→ Short problem: Copy each of the records below word for word, keeping their order and line breaks.

→ Available records:
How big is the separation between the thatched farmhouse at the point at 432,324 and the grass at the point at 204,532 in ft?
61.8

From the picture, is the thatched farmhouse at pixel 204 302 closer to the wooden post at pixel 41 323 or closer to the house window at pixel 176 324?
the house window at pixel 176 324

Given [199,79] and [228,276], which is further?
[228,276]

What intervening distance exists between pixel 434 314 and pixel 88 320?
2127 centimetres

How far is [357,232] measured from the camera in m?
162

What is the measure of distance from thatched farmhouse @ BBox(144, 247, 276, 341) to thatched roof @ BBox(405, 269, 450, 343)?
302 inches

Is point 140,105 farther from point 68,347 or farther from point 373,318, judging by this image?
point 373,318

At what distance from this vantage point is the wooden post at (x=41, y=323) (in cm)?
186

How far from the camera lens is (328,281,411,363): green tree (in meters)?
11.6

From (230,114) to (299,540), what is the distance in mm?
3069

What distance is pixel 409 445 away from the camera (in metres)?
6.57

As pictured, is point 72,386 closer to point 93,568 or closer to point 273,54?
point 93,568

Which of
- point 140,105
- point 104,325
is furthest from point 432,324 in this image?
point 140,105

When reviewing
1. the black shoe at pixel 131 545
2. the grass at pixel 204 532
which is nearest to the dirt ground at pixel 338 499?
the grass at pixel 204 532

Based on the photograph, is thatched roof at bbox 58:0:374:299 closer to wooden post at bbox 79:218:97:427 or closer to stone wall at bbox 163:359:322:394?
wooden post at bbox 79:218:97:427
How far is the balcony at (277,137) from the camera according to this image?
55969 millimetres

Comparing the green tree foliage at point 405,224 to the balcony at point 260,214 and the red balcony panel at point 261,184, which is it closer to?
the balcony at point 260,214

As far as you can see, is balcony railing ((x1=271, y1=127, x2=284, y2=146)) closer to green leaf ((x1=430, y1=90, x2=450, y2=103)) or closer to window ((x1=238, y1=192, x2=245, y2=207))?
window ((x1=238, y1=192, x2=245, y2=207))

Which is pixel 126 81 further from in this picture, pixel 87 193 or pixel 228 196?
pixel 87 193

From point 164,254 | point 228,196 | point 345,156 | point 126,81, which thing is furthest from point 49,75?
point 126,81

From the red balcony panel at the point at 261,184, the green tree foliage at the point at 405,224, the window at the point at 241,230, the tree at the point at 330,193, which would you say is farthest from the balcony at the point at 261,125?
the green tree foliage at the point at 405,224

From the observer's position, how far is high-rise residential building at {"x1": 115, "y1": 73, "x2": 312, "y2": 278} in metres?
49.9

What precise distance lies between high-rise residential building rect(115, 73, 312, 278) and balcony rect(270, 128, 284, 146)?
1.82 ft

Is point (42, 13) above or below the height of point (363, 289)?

→ Complete answer:
How big is the separation between the thatched farmhouse at the point at 432,324 and the grass at the point at 204,532 in ft?
61.8

From the picture, is the thatched farmhouse at pixel 204 302 closer to the wooden post at pixel 41 323 or closer to the house window at pixel 176 324?
the house window at pixel 176 324

Given [199,79] and [228,276], which is further?
[228,276]

What intervening distance exists between pixel 434 314 and pixel 88 320?
2127 centimetres

How far is [357,232] measured from the camera in m?
162

What is the measure of distance from thatched farmhouse @ BBox(144, 247, 276, 341) to thatched roof @ BBox(405, 269, 450, 343)?
302 inches

Is point 140,105 farther from point 68,347 or farther from point 373,318, judging by this image?
point 373,318

At what distance from this vantage point is the wooden post at (x=41, y=323) (in cm)?
186

How far from the camera lens is (328,281,411,363): green tree (in meters)?
11.6

From (230,114) to (299,540), what is the distance in mm?
3069

What distance is pixel 409 445 away from the camera (in metres)?
6.57

As pictured, is point 72,386 closer to point 93,568 or closer to point 273,54?
point 93,568

Which of
- point 140,105
- point 104,325
is furthest from point 432,324 in this image?
point 140,105

When reviewing
1. the black shoe at pixel 131 545
2. the grass at pixel 204 532
which is nearest to the dirt ground at pixel 338 499?
the grass at pixel 204 532

Based on the photograph, is thatched roof at bbox 58:0:374:299 closer to wooden post at bbox 79:218:97:427 or closer to stone wall at bbox 163:359:322:394?
wooden post at bbox 79:218:97:427
How far is the balcony at (277,137) from the camera according to this image?
55969 millimetres

Comparing the green tree foliage at point 405,224 to the balcony at point 260,214 and the red balcony panel at point 261,184, which is it closer to?
the balcony at point 260,214

As far as you can see, is balcony railing ((x1=271, y1=127, x2=284, y2=146)) closer to green leaf ((x1=430, y1=90, x2=450, y2=103)) or closer to window ((x1=238, y1=192, x2=245, y2=207))?
window ((x1=238, y1=192, x2=245, y2=207))

Which is pixel 126 81 further from in this picture, pixel 87 193 or pixel 228 196?
pixel 87 193

From point 164,254 | point 228,196 | point 345,156 | point 126,81, which thing is furthest from point 49,75?
point 126,81

From the red balcony panel at the point at 261,184, the green tree foliage at the point at 405,224, the window at the point at 241,230, the tree at the point at 330,193, which would you say is farthest from the balcony at the point at 261,125?
the green tree foliage at the point at 405,224

From the observer's position, how far is high-rise residential building at {"x1": 115, "y1": 73, "x2": 312, "y2": 278} in metres?
49.9

What precise distance lies between high-rise residential building rect(115, 73, 312, 278) and balcony rect(270, 128, 284, 146)?
1.82 ft

Is point (42, 13) above or below the height of point (363, 289)?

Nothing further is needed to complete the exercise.